* [SOURCE PASSAGE]
Blood biomarker may yield simple early test for Parkinson's
Since 1817, when James Parkinson first described the disease in his "Essay on the Shaking Palsy," physicians have looked for the ideal diagnostic for Parkinson's disease, and over the last few years, there has been a major push toward biomarkers that can spot the disease, ideally before symptoms start. Research led by the University of Lancaster in the U.K. has isolated a blood biomarker that has potential as a simple blood test for the progressive degenerative neurological disorder.
Patients with Parkinson's disease show Lewy bodies, aggregates of proteins within nerve cells, and these contain phosphorylated and aggregated alpha-synuclein (α-syn). This is also expressed at increased levels in the blood (compared with people without Parkinson's disease), and indicates early brain damage, even before symptoms appear.
"A blood test for Parkinson's disease would mean you could find out if a person was in danger of getting the disease, before the symptoms started," said David Allsop, Ph.D., a researcher involved in the work from the Division of Biomedical and Life Sciences and the School of Health and Medicine at the University of Lancaster. "This would help the development of medicines that could protect the brain, which would be better for the quality of life and future health of older people."

* [AVAILABLE DATA]
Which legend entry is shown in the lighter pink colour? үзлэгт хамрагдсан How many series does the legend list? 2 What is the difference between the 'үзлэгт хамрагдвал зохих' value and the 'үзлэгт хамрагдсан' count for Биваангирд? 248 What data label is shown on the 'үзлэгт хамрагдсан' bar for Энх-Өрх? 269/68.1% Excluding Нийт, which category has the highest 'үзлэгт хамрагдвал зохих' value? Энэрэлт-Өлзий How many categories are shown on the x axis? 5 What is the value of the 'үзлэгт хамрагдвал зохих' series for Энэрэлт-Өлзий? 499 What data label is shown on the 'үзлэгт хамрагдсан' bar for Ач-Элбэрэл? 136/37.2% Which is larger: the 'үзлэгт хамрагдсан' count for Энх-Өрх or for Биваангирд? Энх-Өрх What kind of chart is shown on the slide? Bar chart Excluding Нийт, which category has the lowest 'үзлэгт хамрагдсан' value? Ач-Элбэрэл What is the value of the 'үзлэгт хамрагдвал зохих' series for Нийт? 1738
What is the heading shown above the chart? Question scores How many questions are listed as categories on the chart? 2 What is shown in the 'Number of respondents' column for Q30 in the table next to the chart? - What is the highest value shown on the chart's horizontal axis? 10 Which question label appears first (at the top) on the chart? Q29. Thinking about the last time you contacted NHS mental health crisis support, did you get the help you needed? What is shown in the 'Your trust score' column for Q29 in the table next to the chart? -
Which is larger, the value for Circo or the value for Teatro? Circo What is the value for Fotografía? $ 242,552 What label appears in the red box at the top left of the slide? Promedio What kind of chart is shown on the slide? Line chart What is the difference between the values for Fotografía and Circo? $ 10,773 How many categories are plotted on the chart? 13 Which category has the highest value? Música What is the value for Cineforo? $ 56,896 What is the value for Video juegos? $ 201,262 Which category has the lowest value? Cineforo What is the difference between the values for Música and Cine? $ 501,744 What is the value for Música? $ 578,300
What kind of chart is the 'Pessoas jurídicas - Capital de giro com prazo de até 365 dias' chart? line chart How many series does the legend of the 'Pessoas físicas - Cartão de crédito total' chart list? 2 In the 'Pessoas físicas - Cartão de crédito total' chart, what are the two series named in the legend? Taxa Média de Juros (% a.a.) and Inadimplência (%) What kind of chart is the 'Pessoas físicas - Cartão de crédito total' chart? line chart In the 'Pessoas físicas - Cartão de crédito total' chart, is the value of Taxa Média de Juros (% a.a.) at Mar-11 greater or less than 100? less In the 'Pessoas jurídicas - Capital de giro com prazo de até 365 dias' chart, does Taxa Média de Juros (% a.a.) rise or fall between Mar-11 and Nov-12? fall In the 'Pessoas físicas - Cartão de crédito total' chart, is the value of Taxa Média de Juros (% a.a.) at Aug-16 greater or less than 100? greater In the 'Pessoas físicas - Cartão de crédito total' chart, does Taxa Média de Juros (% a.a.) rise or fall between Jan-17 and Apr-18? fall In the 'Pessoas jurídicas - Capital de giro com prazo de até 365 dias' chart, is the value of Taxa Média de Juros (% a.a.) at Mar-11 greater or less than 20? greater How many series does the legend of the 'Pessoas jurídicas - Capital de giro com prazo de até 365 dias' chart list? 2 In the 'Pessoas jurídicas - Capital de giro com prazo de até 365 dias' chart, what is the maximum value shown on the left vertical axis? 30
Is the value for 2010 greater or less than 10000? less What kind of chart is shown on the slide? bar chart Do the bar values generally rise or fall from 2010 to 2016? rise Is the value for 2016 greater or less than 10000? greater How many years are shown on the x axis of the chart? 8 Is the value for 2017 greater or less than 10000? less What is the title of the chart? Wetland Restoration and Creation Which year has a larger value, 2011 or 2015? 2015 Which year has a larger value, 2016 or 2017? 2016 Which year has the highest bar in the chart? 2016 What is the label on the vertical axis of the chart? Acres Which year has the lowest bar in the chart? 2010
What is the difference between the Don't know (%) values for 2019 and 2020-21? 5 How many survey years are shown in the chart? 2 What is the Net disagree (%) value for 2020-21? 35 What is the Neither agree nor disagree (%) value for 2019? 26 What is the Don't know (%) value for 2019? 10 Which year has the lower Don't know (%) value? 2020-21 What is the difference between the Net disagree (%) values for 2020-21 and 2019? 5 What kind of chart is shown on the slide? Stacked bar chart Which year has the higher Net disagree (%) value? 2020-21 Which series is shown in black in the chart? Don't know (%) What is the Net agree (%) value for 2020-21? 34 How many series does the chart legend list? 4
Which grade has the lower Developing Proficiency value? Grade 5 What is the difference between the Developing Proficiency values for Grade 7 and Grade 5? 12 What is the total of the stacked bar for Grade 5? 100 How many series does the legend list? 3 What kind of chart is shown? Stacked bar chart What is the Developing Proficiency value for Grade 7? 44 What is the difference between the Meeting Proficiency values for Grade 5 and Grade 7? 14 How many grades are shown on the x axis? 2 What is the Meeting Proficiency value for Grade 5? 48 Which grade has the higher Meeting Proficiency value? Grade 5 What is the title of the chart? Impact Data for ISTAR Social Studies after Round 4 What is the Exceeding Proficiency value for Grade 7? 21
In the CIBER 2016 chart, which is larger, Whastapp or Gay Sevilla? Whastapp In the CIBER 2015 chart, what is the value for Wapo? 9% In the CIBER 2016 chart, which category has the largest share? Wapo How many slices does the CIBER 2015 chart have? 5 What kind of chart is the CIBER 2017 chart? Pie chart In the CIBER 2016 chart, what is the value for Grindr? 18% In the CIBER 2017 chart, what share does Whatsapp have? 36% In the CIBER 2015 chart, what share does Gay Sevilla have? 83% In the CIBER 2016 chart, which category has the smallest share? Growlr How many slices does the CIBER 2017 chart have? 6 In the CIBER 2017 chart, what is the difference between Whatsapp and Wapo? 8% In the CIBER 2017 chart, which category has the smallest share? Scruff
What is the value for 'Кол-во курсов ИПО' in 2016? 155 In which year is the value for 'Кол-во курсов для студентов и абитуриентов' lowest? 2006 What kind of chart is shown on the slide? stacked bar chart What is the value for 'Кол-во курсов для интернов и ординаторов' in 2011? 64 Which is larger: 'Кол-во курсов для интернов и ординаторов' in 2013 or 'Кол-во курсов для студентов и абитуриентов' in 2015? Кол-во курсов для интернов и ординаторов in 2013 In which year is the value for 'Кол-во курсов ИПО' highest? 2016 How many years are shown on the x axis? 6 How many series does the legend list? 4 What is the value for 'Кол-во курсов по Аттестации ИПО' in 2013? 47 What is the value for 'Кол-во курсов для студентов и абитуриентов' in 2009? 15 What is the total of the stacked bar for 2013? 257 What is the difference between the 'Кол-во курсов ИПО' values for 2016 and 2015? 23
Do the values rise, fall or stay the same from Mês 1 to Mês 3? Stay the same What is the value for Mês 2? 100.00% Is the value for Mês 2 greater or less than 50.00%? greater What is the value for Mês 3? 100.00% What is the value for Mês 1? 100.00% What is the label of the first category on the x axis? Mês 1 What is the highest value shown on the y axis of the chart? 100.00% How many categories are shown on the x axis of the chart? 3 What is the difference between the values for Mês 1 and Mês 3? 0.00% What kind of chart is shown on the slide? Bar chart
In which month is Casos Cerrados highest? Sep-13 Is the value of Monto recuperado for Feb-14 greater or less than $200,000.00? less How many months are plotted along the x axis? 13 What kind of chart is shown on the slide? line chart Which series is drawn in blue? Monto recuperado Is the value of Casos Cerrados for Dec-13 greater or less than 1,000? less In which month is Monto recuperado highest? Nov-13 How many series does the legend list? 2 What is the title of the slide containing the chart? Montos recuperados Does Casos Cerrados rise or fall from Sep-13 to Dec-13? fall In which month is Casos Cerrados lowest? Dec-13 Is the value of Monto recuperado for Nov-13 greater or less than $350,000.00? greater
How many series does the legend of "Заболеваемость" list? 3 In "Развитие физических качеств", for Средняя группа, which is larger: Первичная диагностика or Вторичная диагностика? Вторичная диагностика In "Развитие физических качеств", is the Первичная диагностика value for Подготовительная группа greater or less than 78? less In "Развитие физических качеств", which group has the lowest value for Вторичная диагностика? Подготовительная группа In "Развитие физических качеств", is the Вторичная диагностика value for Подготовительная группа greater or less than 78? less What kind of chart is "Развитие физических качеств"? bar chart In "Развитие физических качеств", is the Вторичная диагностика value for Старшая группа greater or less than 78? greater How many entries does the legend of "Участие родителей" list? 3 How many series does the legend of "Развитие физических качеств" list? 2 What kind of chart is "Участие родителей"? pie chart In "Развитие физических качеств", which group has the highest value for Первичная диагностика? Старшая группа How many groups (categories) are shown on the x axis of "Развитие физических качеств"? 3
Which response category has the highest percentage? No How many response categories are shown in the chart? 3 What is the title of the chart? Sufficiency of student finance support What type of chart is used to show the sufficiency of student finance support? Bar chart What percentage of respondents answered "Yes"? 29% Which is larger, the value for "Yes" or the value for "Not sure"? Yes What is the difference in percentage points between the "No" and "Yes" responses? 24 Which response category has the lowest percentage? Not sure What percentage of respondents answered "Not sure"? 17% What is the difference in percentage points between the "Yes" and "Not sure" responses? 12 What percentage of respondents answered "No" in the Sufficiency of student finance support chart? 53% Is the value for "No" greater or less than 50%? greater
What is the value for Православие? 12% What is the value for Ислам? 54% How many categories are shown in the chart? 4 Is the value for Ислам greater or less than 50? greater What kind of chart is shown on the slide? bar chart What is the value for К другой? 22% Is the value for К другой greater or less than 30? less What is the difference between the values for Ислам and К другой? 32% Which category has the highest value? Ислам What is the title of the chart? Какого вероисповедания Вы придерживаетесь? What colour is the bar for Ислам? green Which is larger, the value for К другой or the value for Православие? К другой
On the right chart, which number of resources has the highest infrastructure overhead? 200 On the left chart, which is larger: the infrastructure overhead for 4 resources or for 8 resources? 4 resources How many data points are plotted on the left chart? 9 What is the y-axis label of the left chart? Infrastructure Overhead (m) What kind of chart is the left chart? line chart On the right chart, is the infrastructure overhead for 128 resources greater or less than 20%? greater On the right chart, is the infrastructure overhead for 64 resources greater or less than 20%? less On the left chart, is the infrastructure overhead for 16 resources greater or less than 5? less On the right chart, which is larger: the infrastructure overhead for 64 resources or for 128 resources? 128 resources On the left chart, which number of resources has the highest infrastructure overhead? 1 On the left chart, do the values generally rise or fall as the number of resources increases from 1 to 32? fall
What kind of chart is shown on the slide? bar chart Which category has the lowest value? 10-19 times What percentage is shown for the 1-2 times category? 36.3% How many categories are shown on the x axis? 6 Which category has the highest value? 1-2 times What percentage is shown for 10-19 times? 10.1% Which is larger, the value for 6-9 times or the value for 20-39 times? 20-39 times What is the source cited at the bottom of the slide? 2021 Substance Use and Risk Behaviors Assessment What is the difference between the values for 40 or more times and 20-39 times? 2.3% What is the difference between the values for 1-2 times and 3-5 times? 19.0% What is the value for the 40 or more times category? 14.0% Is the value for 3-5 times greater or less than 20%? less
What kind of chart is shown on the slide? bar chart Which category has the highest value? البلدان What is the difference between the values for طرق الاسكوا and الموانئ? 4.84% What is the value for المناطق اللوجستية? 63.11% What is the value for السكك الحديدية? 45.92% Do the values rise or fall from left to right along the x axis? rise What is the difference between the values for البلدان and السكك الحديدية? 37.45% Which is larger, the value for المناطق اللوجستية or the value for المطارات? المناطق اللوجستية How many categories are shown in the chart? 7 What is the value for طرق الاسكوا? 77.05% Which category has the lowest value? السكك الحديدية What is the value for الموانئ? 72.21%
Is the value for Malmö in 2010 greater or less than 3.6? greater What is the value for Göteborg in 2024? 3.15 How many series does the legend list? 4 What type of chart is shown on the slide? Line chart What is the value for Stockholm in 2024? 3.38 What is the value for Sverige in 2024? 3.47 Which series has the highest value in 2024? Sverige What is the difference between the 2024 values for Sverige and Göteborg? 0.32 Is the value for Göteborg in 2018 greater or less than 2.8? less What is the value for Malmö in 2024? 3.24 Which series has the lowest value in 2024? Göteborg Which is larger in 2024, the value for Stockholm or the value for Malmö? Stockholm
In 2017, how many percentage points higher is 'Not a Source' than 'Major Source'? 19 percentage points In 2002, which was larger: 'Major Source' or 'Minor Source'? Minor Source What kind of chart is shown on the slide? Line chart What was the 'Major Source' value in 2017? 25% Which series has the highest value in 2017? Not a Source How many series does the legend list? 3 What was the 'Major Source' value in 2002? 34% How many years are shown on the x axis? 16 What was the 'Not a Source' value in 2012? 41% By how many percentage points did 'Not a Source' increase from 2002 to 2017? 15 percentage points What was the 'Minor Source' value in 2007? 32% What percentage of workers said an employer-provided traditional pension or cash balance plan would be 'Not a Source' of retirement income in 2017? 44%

* [TASK SET]
1/ Answer these questions from the Parkinson's blood biomarker article:
(a) In what year did James Parkinson first describe the disease?
(b) What do the Lewy bodies in Parkinson's patients contain?
(c) Which university led the research that isolated the blood biomarker?
2/ Extend the article on the Parkinson's blood biomarker with a few more paragraphs, picking up after its final sentence.

* [ANSWERS]
1/
(a) 1817
(b) Phosphorylated and aggregated alpha-synuclein (α-syn)
(c) The University of Lancaster

2/
In September 2010, the Michael J. Fox Foundation launched the Parkinson's Progression Markers Initiative, a $40 million 5-year study to find biomarkers for Parkinson's disease. A biomarker for Parkinson's disease, especially one that allows early detection, could have a number of benefits, including ruling out other neurological disorders.
Identifying the disease before symptoms start could help physicians start treatments promptly and track their efficacy, as well as monitor the progress of the disease and give patients and their families time to come to terms with the disabling diagnosis. It could also allow researchers to develop treatments that target the markers, and identify patients most likely to respond. More research is needed before this biomarker can be used in diagnosis or to track progression, but it shows potential.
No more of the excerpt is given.